From the excerpt on the Schwab and Byrd cases, explain in one to three sentences why the Schwab court held that the officers and directors were not individually liable, even though the last renewal note was executed after the forfeiture date.

Segment Start: Excerpt provided

In Schwab, the corporation executed an
original promissory note as evidence of a debt owed to Schlumberger Well
Surveying Corporation. See id. at 80. The corporation then executed a
series of six renewal notes, after which the corporation forfeited its right to
do business in Texas. See id. After this forfeiture, the corporation
executed another renewal note for the same indebtedness. See id. The
issue in Schwab was whether the debt in question was created or incurred
after the forfeiture date because the final promissory note was executed after
this date. See id. The Schwab court stated that the statute in
question was penal in nature and should be strictly construed so that it is not
extended beyond the clear import of its language. See id. at 81.
Significantly, the Schwab court did not articulate any “relation back”
doctrine; instead, the high court looked to Texas law regarding promissory notes.
See id. 81–82. Under that law, a renewal note does not create a new
debt; rather, the renewal note is new evidence of the existing debt that is
being renewed. See id. Therefore, the Schwab court held that,
even though the renewal note was executed after the forfeiture date, that note
created no debt but was new evidence of the debt that was created before the
forfeiture date. See id. The Schwab court held that because the
debt made the subject of the suit was created before the forfeiture date, the
officers and directors were not individually liable. See id. We
conclude that in Schwab the Supreme Court of Texas did not speak to and
did not establish the “relation back” doctrine upon which Taylor relies.
In the Byrd case, a corporation, as lessee,
entered into a motor vehicle lease on December 1, 1980. See Byrd, 683
S.W.2d at 110. Before the relevant forfeiture date, the lessee corporation
breached the lease, and the lessor terminated the lease and repossessed the leased
vehicle. See id. After the forfeiture date, the lessor sold the
vehicle, resulting in a deficiency amount, for which the lessor sued the lessee
and its officers. See id. at 111. In Byrd, the Fifth Court of
Appeals had to decide whether the lessors’ damages constituted a debt that was
created or incurred after the forfeiture date for the purposes of the version
of Chapter 171 that was then in effect. See id. at 110–11. The Byrd
court cited Schwab and relied on Schwab’s statement that such
statutes should be strictly construed. See id. at 112. The Byrd
court stated that “the statute does not impose liability on the officers of [the
lessee corporation] if the obligations . . . that create or incur the debt in
question pre-existed the forfeiture.” Id. The Byrd court then
concluded “that performance or implementation of the contractual provisions
relate back to and are authorized at the time of execution of the contract.” Id.
Though the Byrd court noted that the lessee
breached the lease and the lessor terminated the lease before the forfeiture
date, the court emphasized that the debt in question related back to the
execution of the lease on December 1, 1980 and therefore was created and
incurred before the forfeiture date. See id. Similarly, Taylor asserts
on appeal that, even though the installment contracts were executed after
September 7, 2004, and even though Automotive breached the Dealer Agreement and
caused First Community’s damages after this date, the debt in question relates
back to the execution of the Dealer Agreement on November 10, 2003. The Byrd
case supports Taylor’s argument.

Segment End: Excerpt provided
Segment Start: Data block

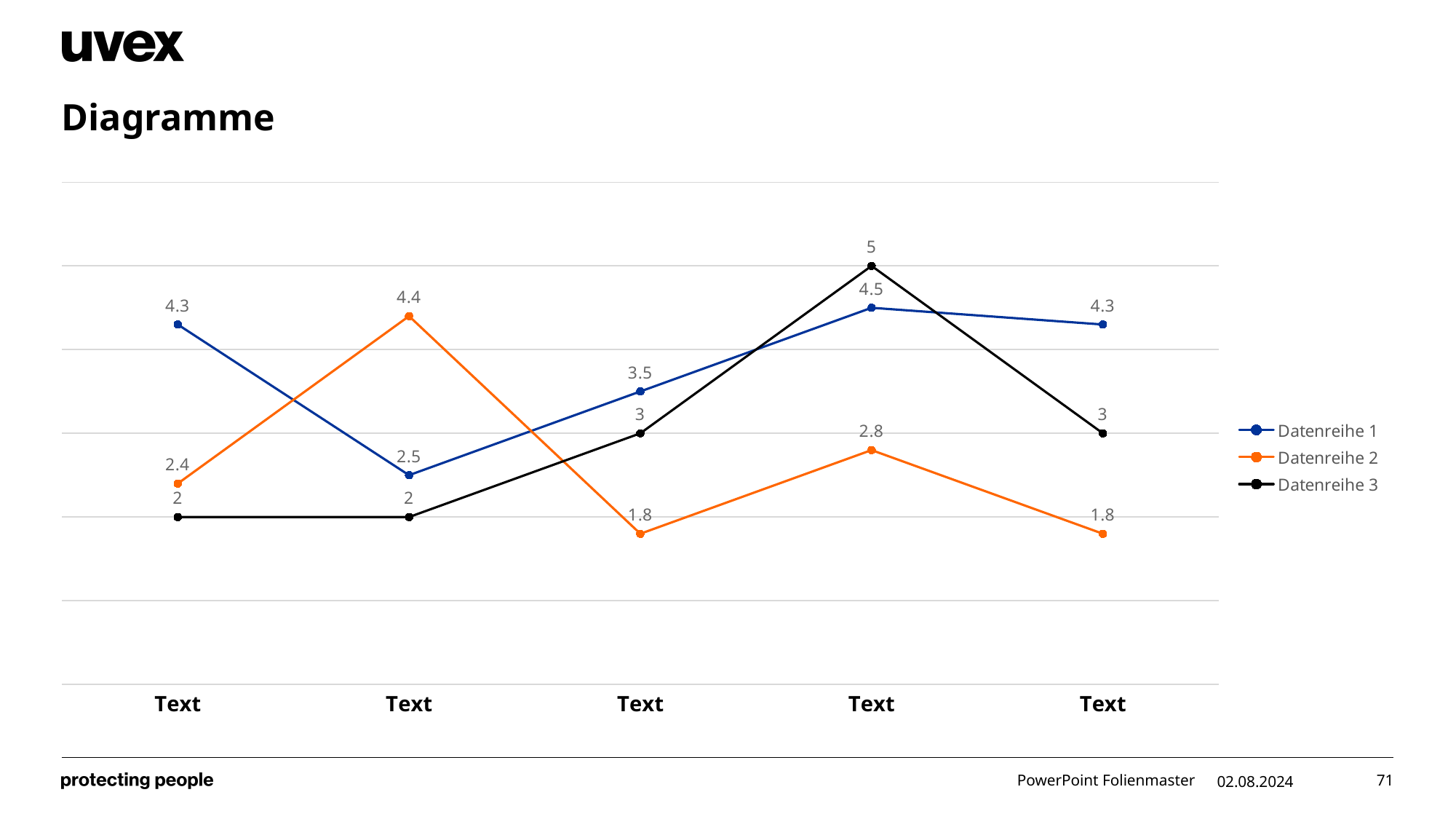
What is the title of the slide containing the chart? Diagramme What is the value of Datenreihe 1 at the first category? 4.3 What is the value of Datenreihe 3 at the fourth category? 5 What kind of chart is shown on the slide? line chart How many categories are plotted along the x axis? 5 Which series has the highest value at the fourth category? Datenreihe 3 What is the difference between Datenreihe 1 and Datenreihe 3 at the fifth category? 1.3 Which series has the lowest value at the third category? Datenreihe 2 How many series does the legend list? 3 Does Datenreihe 3 rise or fall from the third category to the fourth category? rise At the second category, which is larger: Datenreihe 1 or Datenreihe 2? Datenreihe 2 What is the value of Datenreihe 2 at the second category? 4.4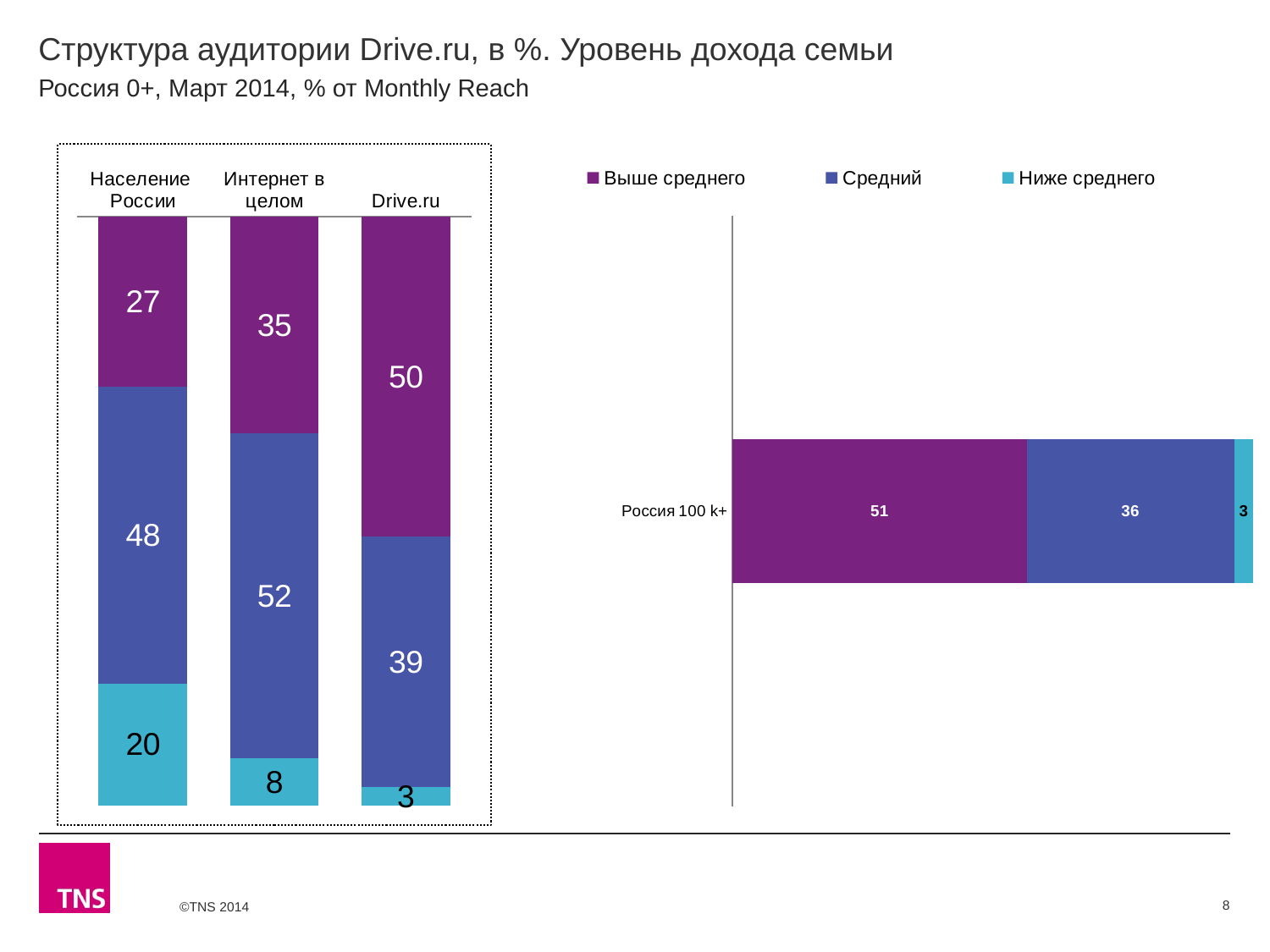
In the right chart, what is the total of the stacked bar for Россия 100 k+? 90 In the left chart, what is the difference between the 'Выше среднего' values for Drive.ru and Население России? 23 What type of chart is the right chart? Stacked bar chart In the left chart, what is the value of 'Средний' for Интернет в целом? 52 In the left chart, what is the value of 'Ниже среднего' for Население России? 20 In the left chart, is the 'Средний' value larger for Население России or for Drive.ru? Население России In the left chart, which category has the highest 'Выше среднего' value? Drive.ru How many series does the legend list? 3 How many categories are shown in the left chart? 3 In the right chart, what is the value of 'Средний' for Россия 100 k+? 36 In the left chart, which category has the lowest 'Ниже среднего' value? Drive.ru In the left chart, what is the value of 'Выше среднего' for Drive.ru? 50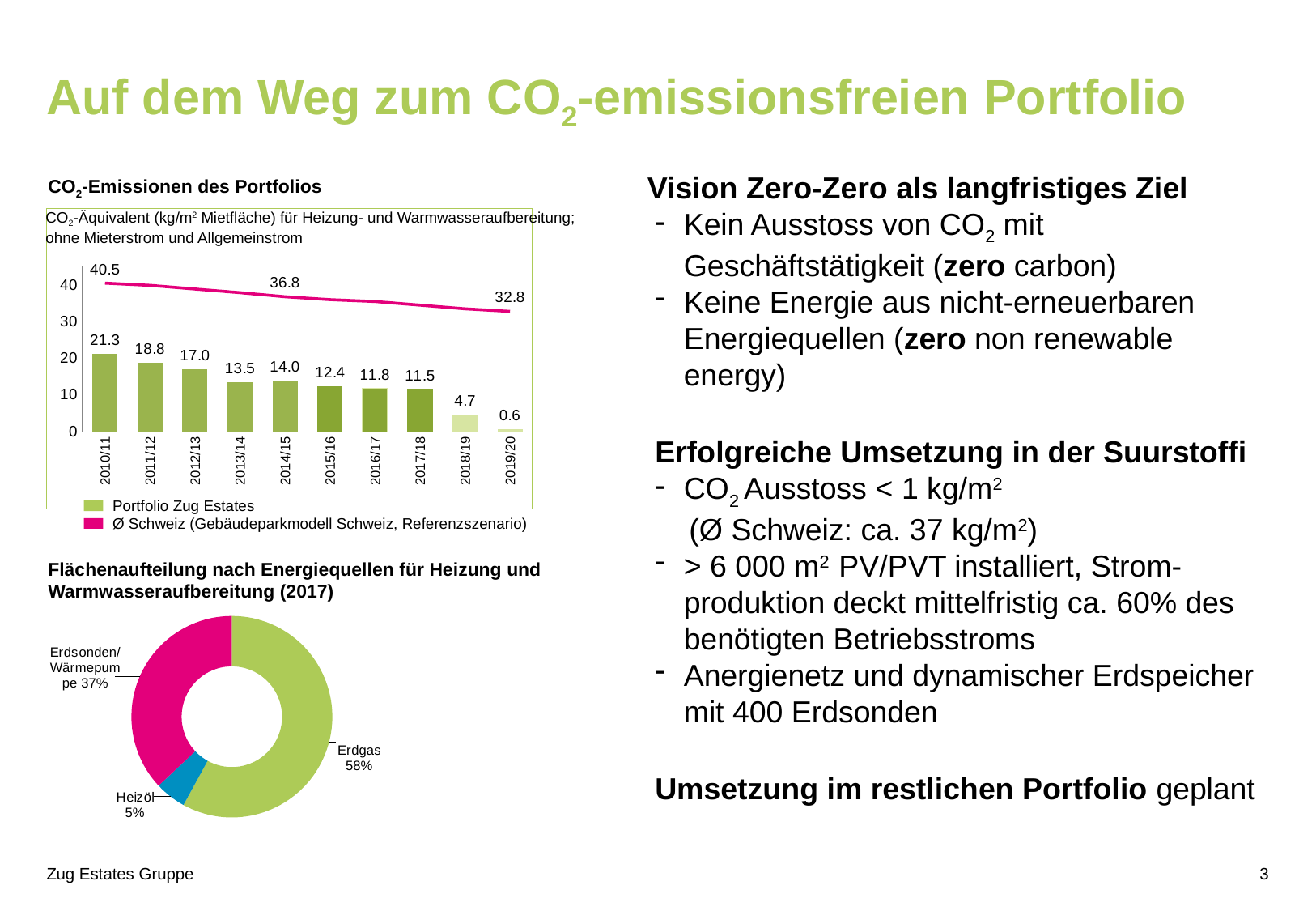
In the Flächenaufteilung nach Energiequellen chart, which energy source has the smallest share? Heizöl In the CO2-Emissionen des Portfolios chart, which year has the highest Portfolio Zug Estates value? 2010/11 In the CO2-Emissionen des Portfolios chart, which year has the lowest Portfolio Zug Estates value? 2019/20 In the CO2-Emissionen des Portfolios chart, do the Portfolio Zug Estates values generally rise or fall from 2010/11 to 2019/20? fall In the CO2-Emissionen des Portfolios chart, what is the Portfolio Zug Estates value for 2010/11? 21.3 In the CO2-Emissionen des Portfolios chart, how many years are shown on the x axis? 10 In the CO2-Emissionen des Portfolios chart, what is the difference between the Portfolio Zug Estates values for 2017/18 and 2018/19? 6.8 In the CO2-Emissionen des Portfolios chart, what is the Ø Schweiz value shown for 2014/15? 36.8 In the CO2-Emissionen des Portfolios chart, is the Portfolio Zug Estates value for 2013/14 or 2014/15 larger? 2014/15 In the CO2-Emissionen des Portfolios chart, how many series does the legend list? 2 In the Flächenaufteilung nach Energiequellen chart, what share does Erdgas have? 58% In the CO2-Emissionen des Portfolios chart, what is the Portfolio Zug Estates value for 2019/20? 0.6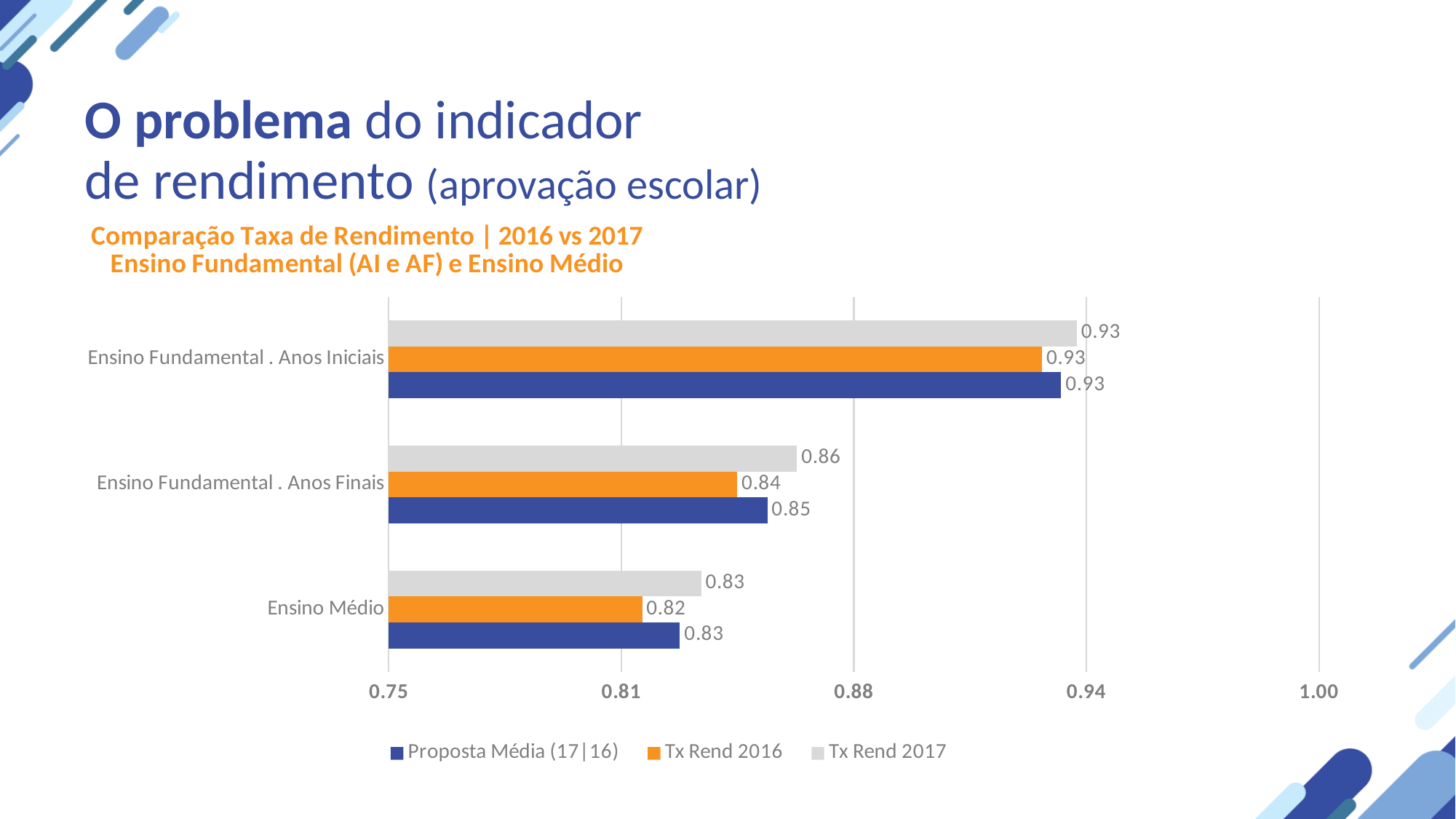
What is the Tx Rend 2016 value for Ensino Fundamental . Anos Finais? 0.84 What is the difference between the Tx Rend 2017 and Tx Rend 2016 values for Ensino Fundamental . Anos Finais? 0.02 Which series is shown in orange in the legend? Tx Rend 2016 What is the Tx Rend 2016 value for Ensino Médio? 0.82 What is the Proposta Média (17|16) value for Ensino Fundamental . Anos Iniciais? 0.93 Which category has the highest Tx Rend 2017 value? Ensino Fundamental . Anos Iniciais Is the Tx Rend 2016 value for Ensino Fundamental . Anos Iniciais greater or less than 0.88? greater How many categories are shown on the chart? 3 What kind of chart is shown on the slide? Bar chart How many series does the legend list? 3 Which category has the lowest Tx Rend 2016 value? Ensino Médio What is the Tx Rend 2017 value for Ensino Médio? 0.83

Segment End: Data block

» The answer
Under Texas law on promissory notes, a renewal note does not create a new debt but is only new evidence of the existing debt being renewed. The renewal note signed after the forfeiture date therefore created no debt. Because the debt in the suit was created before the forfeiture date, the officers and directors were not individually liable.